> _WHAT YOU NEED TO DO_:
Format each line of the entries below as one string in a JSON list, skipping blank lines and leaving out the pictures.
= = = = = = =
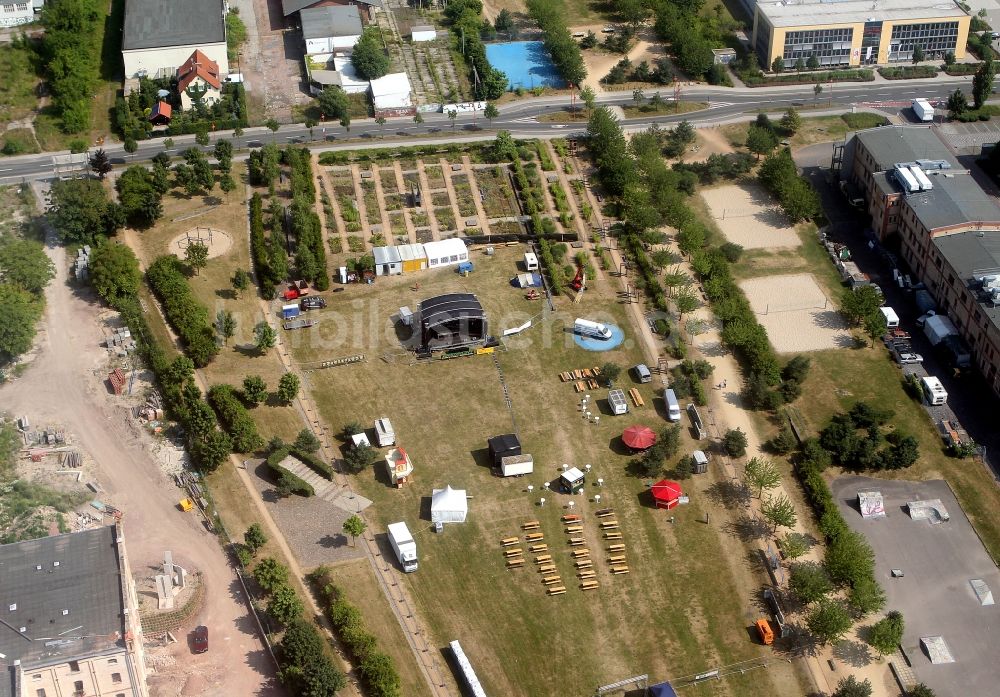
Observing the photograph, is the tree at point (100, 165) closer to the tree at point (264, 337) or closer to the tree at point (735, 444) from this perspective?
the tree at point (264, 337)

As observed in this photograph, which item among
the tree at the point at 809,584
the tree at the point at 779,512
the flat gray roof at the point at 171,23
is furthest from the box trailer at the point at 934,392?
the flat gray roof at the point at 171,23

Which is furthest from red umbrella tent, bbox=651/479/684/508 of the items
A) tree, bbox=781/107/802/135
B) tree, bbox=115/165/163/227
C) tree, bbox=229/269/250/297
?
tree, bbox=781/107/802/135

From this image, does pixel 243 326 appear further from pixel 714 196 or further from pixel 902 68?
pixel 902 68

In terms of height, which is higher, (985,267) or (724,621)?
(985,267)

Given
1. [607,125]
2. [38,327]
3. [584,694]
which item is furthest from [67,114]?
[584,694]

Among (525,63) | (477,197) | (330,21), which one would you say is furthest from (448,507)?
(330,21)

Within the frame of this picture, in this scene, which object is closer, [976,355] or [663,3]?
= = = = = = =
> _RESPONSE TO THE TASK_:
[
  "Observing the photograph, is the tree at point (100, 165) closer to the tree at point (264, 337) or closer to the tree at point (735, 444) from this perspective?",
  "the tree at point (264, 337)",
  "As observed in this photograph, which item among",
  "the tree at the point at 809,584",
  "the tree at the point at 779,512",
  "the flat gray roof at the point at 171,23",
  "is furthest from the box trailer at the point at 934,392?",
  "the flat gray roof at the point at 171,23",
  "Which is furthest from red umbrella tent, bbox=651/479/684/508 of the items",
  "A) tree, bbox=781/107/802/135",
  "B) tree, bbox=115/165/163/227",
  "C) tree, bbox=229/269/250/297",
  "?",
  "tree, bbox=781/107/802/135",
  "From this image, does pixel 243 326 appear further from pixel 714 196 or further from pixel 902 68?",
  "pixel 902 68",
  "In terms of height, which is higher, (985,267) or (724,621)?",
  "(985,267)",
  "Given",
  "1. [607,125]",
  "2. [38,327]",
  "3. [584,694]",
  "which item is furthest from [67,114]?",
  "[584,694]",
  "Among (525,63) | (477,197) | (330,21), which one would you say is furthest from (448,507)?",
  "(330,21)",
  "Within the frame of this picture, in this scene, which object is closer, [976,355] or [663,3]?"
]